William Nothdurft (Will North), B.A.’70
A Writer’s Life
By Carol Olechowski
William Nothdurft – a.k.a. novelist Will North – has crafted a career almost as colorful as the settings of his books and the characters who inhabit them.
Coupled with his University at Albany degree in English literature, Nothdurft’s ability to adapt his writing style to both fiction and non-fiction has brought him acclaim in both genres. At SUNYA, as UAlbany was then known, he belonged to Myskania; served as vice president of his fraternity, Sigma Tau Beta; and founded the literary magazine The Word. A member of the Class of 1969, Nothdurft lost a semester because of illness and graduated cum laude in 1970.
He went on to earn an M.A. in journalism at Penn State but never worked in that field. “The environmental movement was emerging, and I initially worked as a writer and analyst in environmental planning and management, a career that culminated in a senior political appointment in the Carter Administration,” Nothdurft remembered. “Promptly shown the door” after the election of Ronald Reagan, he was approached by some Washington, D.C., think tanks “to write books about various public-policy issues,” he explained. “Sounds dull, right?
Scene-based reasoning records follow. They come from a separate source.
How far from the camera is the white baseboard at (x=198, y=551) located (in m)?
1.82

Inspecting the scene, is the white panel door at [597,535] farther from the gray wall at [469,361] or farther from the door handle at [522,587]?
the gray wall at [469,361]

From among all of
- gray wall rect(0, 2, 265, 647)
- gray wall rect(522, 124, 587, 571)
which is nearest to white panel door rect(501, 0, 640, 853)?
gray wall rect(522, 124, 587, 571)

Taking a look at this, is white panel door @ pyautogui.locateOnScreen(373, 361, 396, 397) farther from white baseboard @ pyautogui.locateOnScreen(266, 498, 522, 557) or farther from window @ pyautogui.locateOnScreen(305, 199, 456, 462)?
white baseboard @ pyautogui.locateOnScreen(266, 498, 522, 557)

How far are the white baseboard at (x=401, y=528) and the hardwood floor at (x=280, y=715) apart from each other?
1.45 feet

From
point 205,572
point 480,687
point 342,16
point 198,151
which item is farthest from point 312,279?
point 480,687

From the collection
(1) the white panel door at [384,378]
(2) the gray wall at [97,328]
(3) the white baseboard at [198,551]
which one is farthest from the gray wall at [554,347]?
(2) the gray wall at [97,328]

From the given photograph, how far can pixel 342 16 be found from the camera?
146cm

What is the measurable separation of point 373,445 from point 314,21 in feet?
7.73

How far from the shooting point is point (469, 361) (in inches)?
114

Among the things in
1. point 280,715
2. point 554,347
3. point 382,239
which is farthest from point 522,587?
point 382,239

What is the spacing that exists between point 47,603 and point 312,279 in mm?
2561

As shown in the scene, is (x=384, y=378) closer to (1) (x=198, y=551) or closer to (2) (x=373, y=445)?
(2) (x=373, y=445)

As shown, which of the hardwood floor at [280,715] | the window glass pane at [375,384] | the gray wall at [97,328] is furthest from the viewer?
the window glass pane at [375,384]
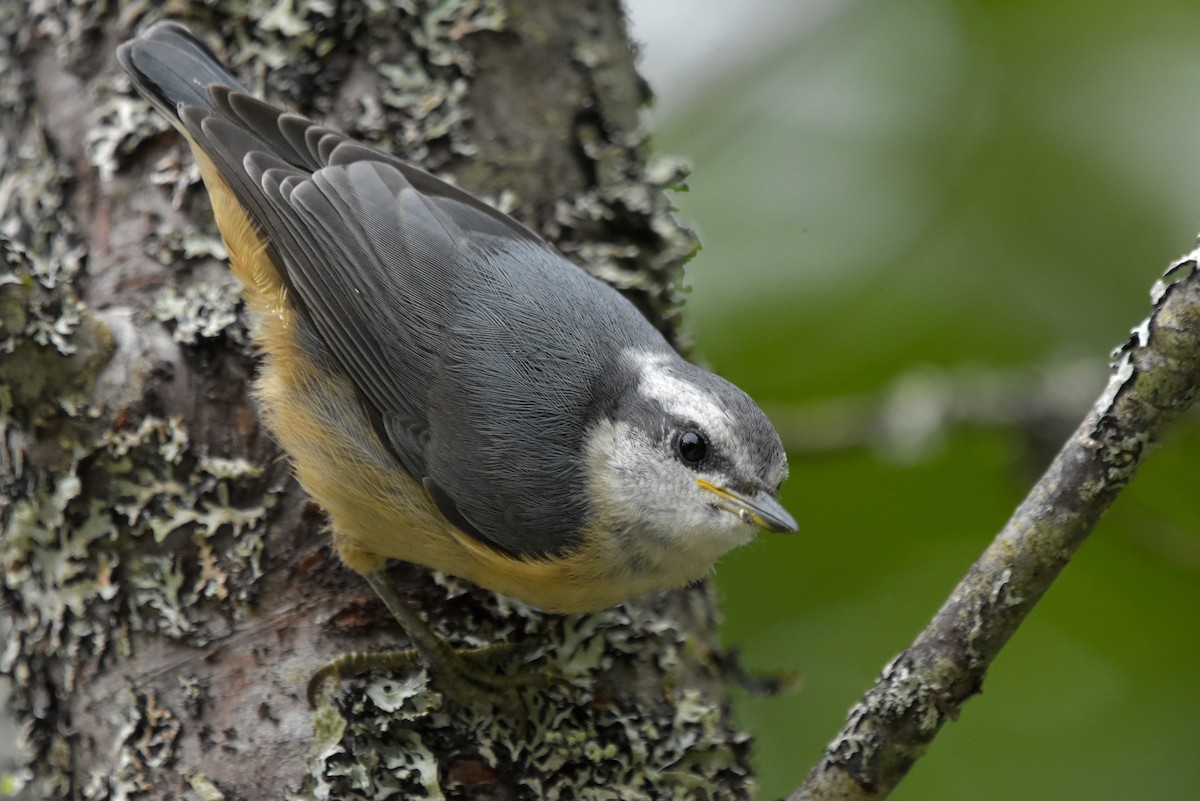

But my skills as a writer, thanks in part to SUNYA, were such that people loved reading my books, and decision-makers acted upon them.”
Nothdurft’s career evolved again when then-Vice President Al Gore called to ask him to write a book on reinventing the federal government to make it more consumer oriented. “Suddenly, I was a ghostwriter,” said Nothdurft. “After I finished Common Sense Government (Random House) for the vice president, President Bill Clinton called. (No, I am not making this up.) In three months, we completed Between Hope and History (Times Books), a book about the president’s vision for the country’s future at the turn of the millennium.
“But at some point,” he continued, “I began to believe that my work on these subjects, while successful, wasn’t really making a significant difference to real people in need. So I just walked away from that career.” Nothdurft relocated to Washington State, where the editor-in-chief of Seattle-based Mountaineers Books approached him. “A team of climbers had set off to find out what had happened to the first Everest explorer, the Englishman George Mallory, who disappeared in 1924 after being last seen tantalizingly close to the summit, decades before Sir Edmund Hillary. Astonishingly, the team found Mallory, frozen solid, on the Tibetan side of the peak. Ghosts of Everest, the book I wrote for the team, was an international sensation and won awards in the United Kingdom and Italy. Publishers Weekly called it ‘a book of historic importance that reads like a detective thriller.’ The ‘ghost’ who wrote Ghosts then went on to write books for a team of dinosaur hunters, a famous heart doctor, a ‘green-living’ proponent, and others.”
Later, Nothdurft turned from non-fiction to fiction, completing his first novel, The Long Walk Home, in 90 days. “Two weeks later, there was a bidding war for the book between three major New York publishers. My agent said it was virtually unheard of, for a debut novelist,” noted the author, who writes “using the friendlier name ‘Will North.’ I’ve been writing fiction ever since.”
North’s subsequent novels, Water, Stone, Heart and Seasons’ End, have also garnered acclaim. Switching genres again, he published the first in his “Davies & West” British mystery series, Harm None, this past summer. The second book in that series, Too Clever By Half, will be published later this fall.